"O cara só é sinceramente ateu quando está muito bem de saúde." (Millôr Fernandes)
Mesmo o maior entusiasta em vender as vantagens da telemedicina sabe do que mais precisamos quando adoecemos, a menos, claro, que o felizardo nunca tenha adoecido.
Com a tendência moderna de transferir para o mundo digital tudo o que possa ser resolvido pela inteligência artificial, tornou-se rotina a busca desesperada por uma voz humana quando temos um problema que infelizmente não faça parte dos algoritmos de quem programou a máquina. Todos certamente já passaram pela experiência angustiante de tentar obter uma resposta e ouvir quatro ou cinco alternativas que não se encaixam na sua necessidade. E o alívio quando a máquina "desiste" de você e anuncia: "Um momento que vamos lhe passar para um dos nossos atendentes". Mesmo que seja seguida da advertência: "A sua chamada é a 19ª a ser atendida. Por favor, aguarde, a sua chamada é muito importante para nós". Que bom!
Que ninguém seja tolo de tentar racionalizar o medo do outro.
Então, relaxe e arquive o palavrão para a eventualidade desesperadora de cair a ligação. Se este tipo rotineiro de monólogo virtual já irrita, imagine então se a dúvida pendente de solução envolver a ansiedade de quem está se sentindo fragilizado por uma doença, que para a vítima sempre terá as características assustadoras de terminalidade. Não há nada de incomum nesta irritação, porque é assim que nós, os humanos banais, nos sentimos quando ameaçados. E que ninguém seja tolo de tentar racionalizar o medo do outro.

· · · · · · ·

▶ AÇÃO NECESSÁRIA: Edite o trecho do texto sobre telemedicina compreendido entre "Mesmo o maior" e "nunca tenha adoecido.", inclusive, trocando "telemedicina" por "medicina a distância".

· · · · · · ·

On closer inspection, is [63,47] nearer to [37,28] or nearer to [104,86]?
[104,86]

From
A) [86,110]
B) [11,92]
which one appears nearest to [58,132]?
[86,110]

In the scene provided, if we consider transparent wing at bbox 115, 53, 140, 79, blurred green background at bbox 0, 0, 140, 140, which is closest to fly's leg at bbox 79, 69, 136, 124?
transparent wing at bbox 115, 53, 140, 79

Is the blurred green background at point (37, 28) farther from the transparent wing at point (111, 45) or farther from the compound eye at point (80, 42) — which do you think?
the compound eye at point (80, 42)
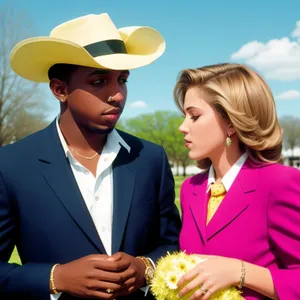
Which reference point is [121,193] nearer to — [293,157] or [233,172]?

· · · · · · ·

▶ SUA SOLUÇÃO:
Mesmo o maior entusiasta em vender as vantagens da medicina a distância sabe do que mais precisamos quando adoecemos, a menos, claro, que o felizardo nunca tenha adoecido.